§ EXERCISE GOAL
Starting at the line containing "How much distance" and ending at the end of the records, write those lines again with "divides" replaced by "separates" and nothing else changed.

━━━━━ DATASET ENTRIES

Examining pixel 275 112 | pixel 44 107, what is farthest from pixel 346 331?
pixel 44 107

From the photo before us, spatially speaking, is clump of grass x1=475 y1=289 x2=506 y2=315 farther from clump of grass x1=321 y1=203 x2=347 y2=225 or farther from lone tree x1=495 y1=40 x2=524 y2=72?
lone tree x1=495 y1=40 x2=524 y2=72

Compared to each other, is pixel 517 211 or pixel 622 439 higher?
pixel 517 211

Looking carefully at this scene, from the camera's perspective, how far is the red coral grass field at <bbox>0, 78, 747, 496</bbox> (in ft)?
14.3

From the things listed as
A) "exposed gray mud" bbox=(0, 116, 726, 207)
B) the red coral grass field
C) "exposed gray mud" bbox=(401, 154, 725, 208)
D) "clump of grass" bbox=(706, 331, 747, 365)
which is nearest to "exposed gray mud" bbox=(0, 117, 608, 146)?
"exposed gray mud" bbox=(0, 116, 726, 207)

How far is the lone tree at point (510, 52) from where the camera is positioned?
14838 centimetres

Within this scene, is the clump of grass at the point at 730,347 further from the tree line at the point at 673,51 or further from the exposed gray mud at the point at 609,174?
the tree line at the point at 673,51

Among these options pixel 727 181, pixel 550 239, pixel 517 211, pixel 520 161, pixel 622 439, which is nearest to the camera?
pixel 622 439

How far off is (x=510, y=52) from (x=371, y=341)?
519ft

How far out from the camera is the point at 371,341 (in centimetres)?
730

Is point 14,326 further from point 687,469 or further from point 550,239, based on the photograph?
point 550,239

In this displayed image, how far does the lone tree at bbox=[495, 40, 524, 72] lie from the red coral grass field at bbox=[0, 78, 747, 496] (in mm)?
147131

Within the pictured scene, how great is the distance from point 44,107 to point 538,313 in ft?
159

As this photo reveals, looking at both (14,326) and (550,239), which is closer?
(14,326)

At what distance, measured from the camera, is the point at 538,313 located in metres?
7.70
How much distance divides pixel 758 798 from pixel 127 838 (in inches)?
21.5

━━━━━━━━━━

§ ANSWER BELOW
How much distance separates pixel 758 798 from pixel 127 838 (in inches)?
21.5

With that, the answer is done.